[THE REQUEST]:
Copy out the records below, substituting "silver faucet" for "chrome faucet" and leaving everything else unchanged.

## Start RECORDS SUPPLIED

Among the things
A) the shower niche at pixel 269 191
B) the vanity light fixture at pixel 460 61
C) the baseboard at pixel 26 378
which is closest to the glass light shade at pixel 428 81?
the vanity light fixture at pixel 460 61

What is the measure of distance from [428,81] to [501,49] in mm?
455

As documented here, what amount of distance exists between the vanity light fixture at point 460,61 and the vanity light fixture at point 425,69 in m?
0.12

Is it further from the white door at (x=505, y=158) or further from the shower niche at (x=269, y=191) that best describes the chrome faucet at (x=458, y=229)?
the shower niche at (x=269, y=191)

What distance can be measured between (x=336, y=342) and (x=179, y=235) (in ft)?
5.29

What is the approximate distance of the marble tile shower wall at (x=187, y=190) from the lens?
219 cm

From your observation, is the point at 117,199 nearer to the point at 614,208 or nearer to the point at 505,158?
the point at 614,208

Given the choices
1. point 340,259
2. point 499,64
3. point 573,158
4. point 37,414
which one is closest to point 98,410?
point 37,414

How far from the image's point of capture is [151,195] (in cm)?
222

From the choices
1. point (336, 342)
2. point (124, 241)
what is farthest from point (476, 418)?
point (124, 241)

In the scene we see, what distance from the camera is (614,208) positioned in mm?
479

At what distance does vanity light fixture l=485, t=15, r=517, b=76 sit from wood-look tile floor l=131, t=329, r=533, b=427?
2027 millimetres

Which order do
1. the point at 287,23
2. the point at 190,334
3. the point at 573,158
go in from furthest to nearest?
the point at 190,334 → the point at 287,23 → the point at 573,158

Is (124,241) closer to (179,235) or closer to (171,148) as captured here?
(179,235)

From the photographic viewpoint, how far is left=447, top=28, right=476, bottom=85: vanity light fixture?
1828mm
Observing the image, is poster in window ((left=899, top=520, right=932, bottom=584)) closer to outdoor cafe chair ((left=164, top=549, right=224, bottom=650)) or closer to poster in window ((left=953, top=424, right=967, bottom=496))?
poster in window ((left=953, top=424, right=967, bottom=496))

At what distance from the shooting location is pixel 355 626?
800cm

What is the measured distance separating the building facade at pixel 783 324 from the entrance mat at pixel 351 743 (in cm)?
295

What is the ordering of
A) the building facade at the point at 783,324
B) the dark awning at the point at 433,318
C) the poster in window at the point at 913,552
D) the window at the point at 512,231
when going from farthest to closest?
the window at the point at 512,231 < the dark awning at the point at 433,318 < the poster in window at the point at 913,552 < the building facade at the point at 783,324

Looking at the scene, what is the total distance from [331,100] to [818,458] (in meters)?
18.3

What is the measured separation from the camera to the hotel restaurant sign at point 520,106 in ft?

## End RECORDS SUPPLIED

[EXPECTED ANSWER]:
Among the things
A) the shower niche at pixel 269 191
B) the vanity light fixture at pixel 460 61
C) the baseboard at pixel 26 378
which is closest to the glass light shade at pixel 428 81?
the vanity light fixture at pixel 460 61

What is the measure of distance from [428,81] to [501,49] in mm?
455

As documented here, what amount of distance exists between the vanity light fixture at point 460,61 and the vanity light fixture at point 425,69 in m?
0.12

Is it further from the white door at (x=505, y=158) or further from the shower niche at (x=269, y=191) that best describes the silver faucet at (x=458, y=229)?
the shower niche at (x=269, y=191)

What distance can be measured between (x=336, y=342) and (x=179, y=235) (in ft)?
5.29

What is the approximate distance of the marble tile shower wall at (x=187, y=190) from the lens?
219 cm

From your observation, is the point at 117,199 nearer to the point at 614,208 or nearer to the point at 505,158?
the point at 614,208

Given the choices
1. point 340,259
2. point 499,64
3. point 573,158
4. point 37,414
which one is closest to point 98,410?
point 37,414

How far from the image's point of capture is [151,195] (in cm)?
222

From the choices
1. point (336, 342)
2. point (124, 241)
what is farthest from point (476, 418)?
point (124, 241)

In the scene we see, what distance from the camera is (614,208) positioned in mm?
479

At what distance does vanity light fixture l=485, t=15, r=517, b=76 sit from wood-look tile floor l=131, t=329, r=533, b=427?
2027 millimetres

Which order do
1. the point at 287,23
2. the point at 190,334
3. the point at 573,158
go in from furthest to nearest?
the point at 190,334 → the point at 287,23 → the point at 573,158

Is (124,241) closer to (179,235) or closer to (171,148) as captured here?
(179,235)

From the photographic viewpoint, how far is left=447, top=28, right=476, bottom=85: vanity light fixture?
1828mm
Observing the image, is poster in window ((left=899, top=520, right=932, bottom=584)) closer to outdoor cafe chair ((left=164, top=549, right=224, bottom=650)) or closer to poster in window ((left=953, top=424, right=967, bottom=496))?
poster in window ((left=953, top=424, right=967, bottom=496))

At what distance from the shooting location is pixel 355 626?
800cm

What is the measured distance separating the building facade at pixel 783 324 from the entrance mat at pixel 351 743 (in cm)?
295

What is the ordering of
A) the building facade at the point at 783,324
B) the dark awning at the point at 433,318
C) the poster in window at the point at 913,552
D) the window at the point at 512,231
when going from farthest to closest?
the window at the point at 512,231 < the dark awning at the point at 433,318 < the poster in window at the point at 913,552 < the building facade at the point at 783,324

Looking at the scene, what is the total distance from [331,100] to [818,458] (in meters)?
18.3

What is the measured separation from the camera to the hotel restaurant sign at point 520,106 in ft?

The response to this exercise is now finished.